Ingérence électorale en France : une société israélienne dans le viseur
Les élections municipales françaises de mars 2026 auront laissé derrière elles une inquiétude politique majeure : celle d’un scrutin local ciblé par une opération numérique venue de l’étranger. Selon les éléments rendus publics par Viginum, le service français chargé de détecter les ingérences numériques étrangères, une campagne de désinformation a visé La France insoumise et plusieurs de ses candidats dans les semaines précédant le vote.
L’opération, baptisée « Rokh Solis » par Viginum, aurait reposé sur un réseau de sites internet, de faux comptes sur les réseaux sociaux et de contenus trompeurs destinés à discréditer certains candidats LFI. Trois noms reviennent dans les investigations : Sébastien Delogu à Marseille, François Piquemal à Toulouse et David Guiraud à Roubaix. Tous trois ont été ciblés par des accusations graves, des pages anonymes, des contenus manipulés ou des narratifs cherchant à associer leur mouvement politique à des positions communautaristes ou extrémistes.
Le cœur du dossier tient à l’origine présumée de cette campagne.
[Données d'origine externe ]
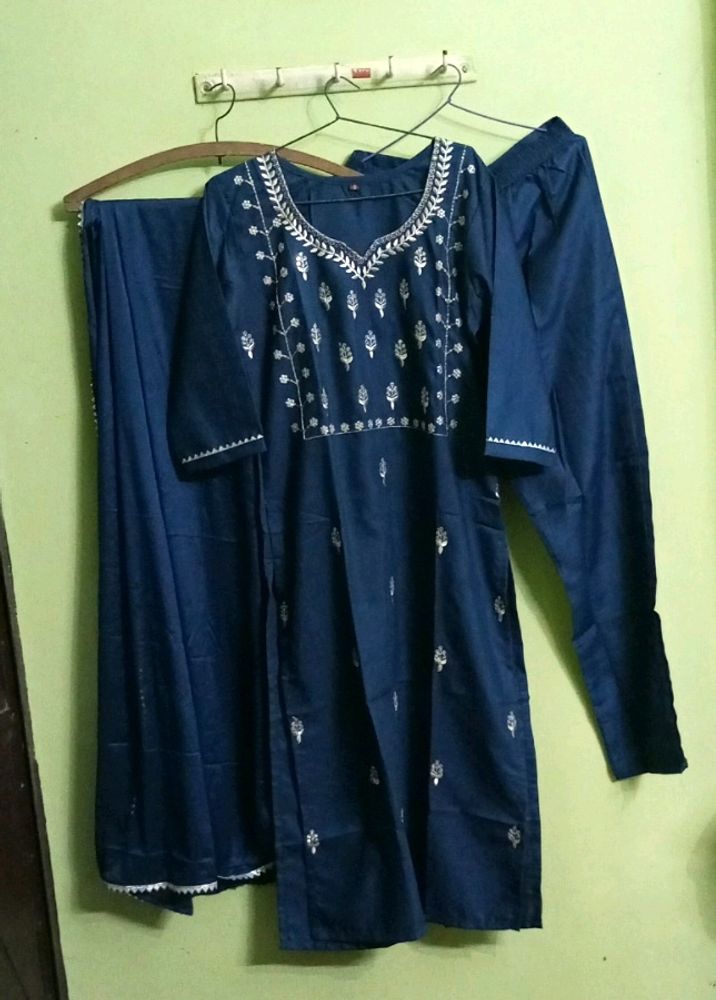 New/Unused Embroidered Kurta Set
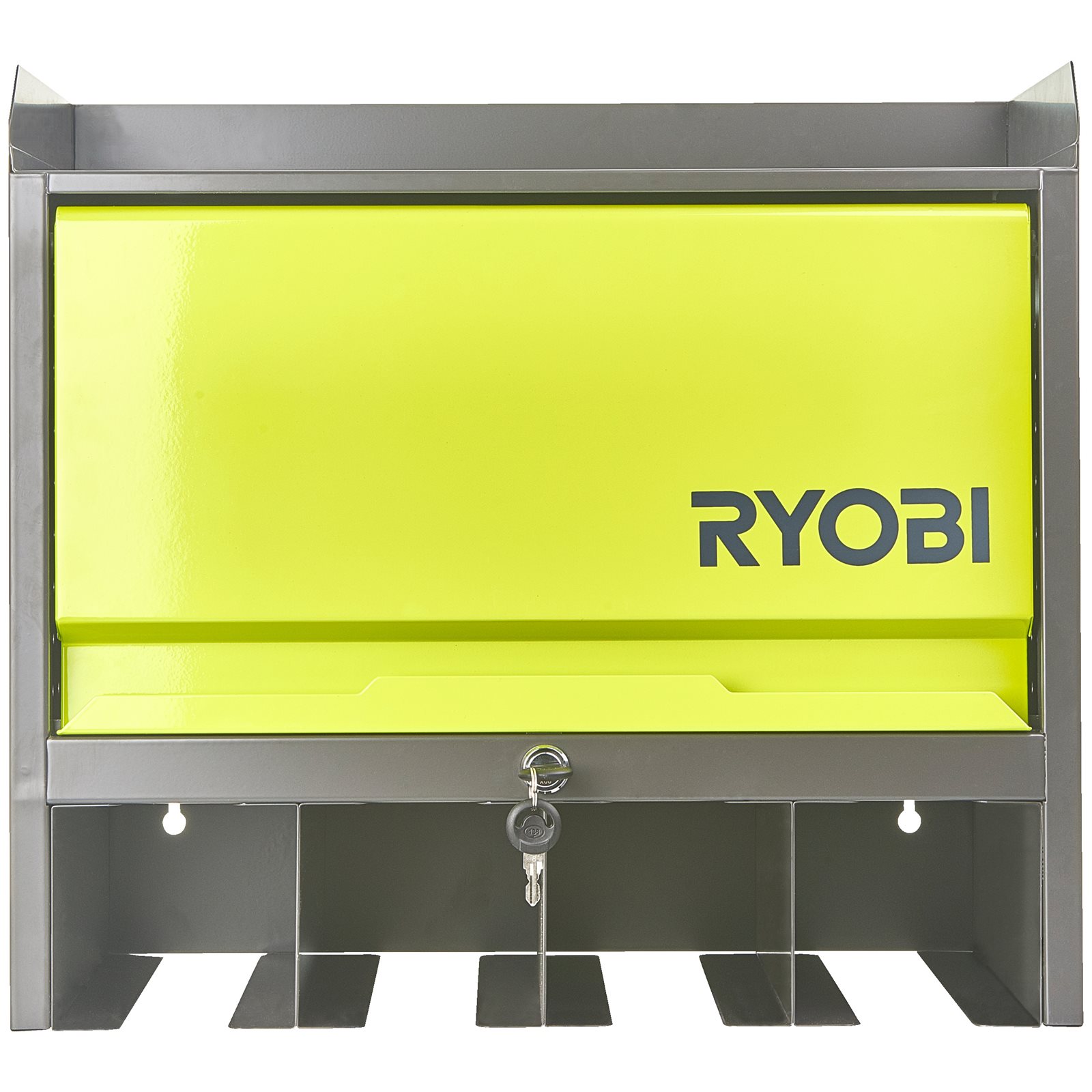 Dulap montat pe peretele garajului - o ușă Ryobi RHWS-01 - imagine 2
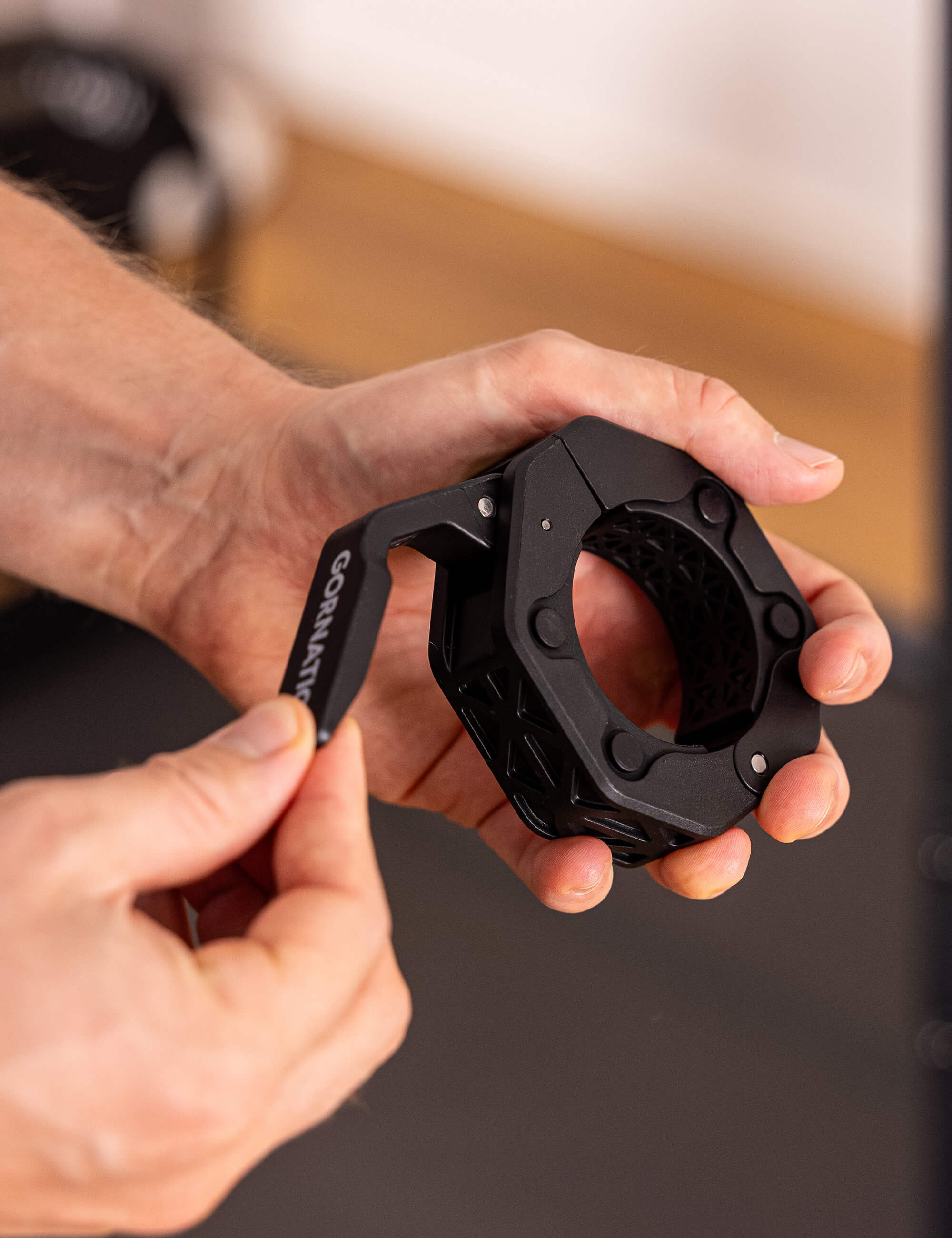 Magnetic Barbell Clips for Safe & Fast Weight Changes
Les investigations françaises pointent vers une entité privée localisée en Israël, nommée BlackCore. Cette société, présentée comme spécialisée dans l’influence numérique et les opérations informationnelles, aurait pu jouer un rôle de prestataire technique. Le conditionnel reste indispensable : à ce stade, les commanditaires ne sont pas identifiés avec certitude, et aucune preuve publique ne permet d’affirmer que l’État israélien aurait piloté l’opération.
Cette nuance n’affaiblit pas la gravité de l’affaire. Au contraire, elle révèle une menace plus diffuse : celle d’un marché privé de l’ingérence, où des entreprises ou des réseaux spécialisés peuvent proposer des outils de manipulation électorale à des clients politiques, économiques ou idéologiques. Là où l’on cherchait autrefois la main directe d’un État, il faut désormais regarder aussi du côté d’officines hybrides, capables de fabriquer des récits, d’acheter de la visibilité, de créer de faux profils et de polluer le débat public sans assumer officiellement leur rôle.
Le mode opératoire décrit est classique, mais redoutable. Des sites sont créés pour donner une apparence de crédibilité à de fausses accusations. Des comptes sociaux relaient ces contenus. Des images générées ou manipulées renforcent l’effet de réalité. Des messages sont diffusés sur plusieurs plateformes pour donner l’impression d’un mouvement spontané. Dans certains cas, la campagne numérique est même prolongée dans l’espace physique, avec des QR codes ou des supports de propagande renvoyant vers les sites accusateurs.
Il faut toutefois garder la tête froide. Viginum souligne que cette opération n’a bénéficié que d’une faible visibilité en ligne. Cela ne signifie pas qu’elle soit anodine. Cela signifie simplement qu’il ne faut pas lui attribuer, sans preuve, un effet électoral massif. Le danger n’est pas seulement dans le résultat immédiat. Il est dans la répétition possible de ces méthodes, leur professionnalisation et leur capacité à fragiliser la confiance dans les campagnes électorales.
L’ouverture d’une enquête par le parquet de Paris confirme que l’affaire dépasse la polémique partisane. Le dossier touche à la sécurité démocratique. Faux contenus, soupçons de manœuvres frauduleuses, atteinte potentielle à la sincérité du scrutin : ce sont des sujets qui concernent tous les partis, pas seulement LFI. Aujourd’hui, ce mouvement est visé. Demain, une autre formation politique pourrait l’être, à droite, au centre ou ailleurs.
Le traitement médiatique du dossier, notamment par France 2, a permis de porter cette affaire au-delà des cercles spécialisés. C’est nécessaire. Mais cela impose aussi une responsabilité : ne pas transformer un soupçon sérieux en certitude abusive. Parler d’une société israélienne suspectée d’avoir participé à une campagne d’ingérence est factuel. Accuser directement Israël, comme État, serait à ce stade imprudent et juridiquement fragile.
Cette affaire devrait surtout obliger la France à regarder ses élections autrement. Les municipales ne sont plus seulement des scrutins de proximité. Elles peuvent devenir des laboratoires de manipulation, des terrains d’essai pour des campagnes plus vastes, notamment à l’approche de l’élection présidentielle. Le faible impact apparent de Rokh Solis ne doit donc pas rassurer. Il doit servir d’avertissement.
Une élection n’est pas seulement menacée par les attaques massives et visibles. Elle peut l’être par des opérations discrètes, techniques, externalisées, menées par des acteurs privés difficiles à identifier. C’est précisément ce caractère flou qui rend l’affaire BlackCore préoccupante. Une ingérence moderne n’a pas toujours besoin d’un drapeau. Elle a seulement besoin de faux comptes, de récits toxiques et d’un commanditaire prêt à payer.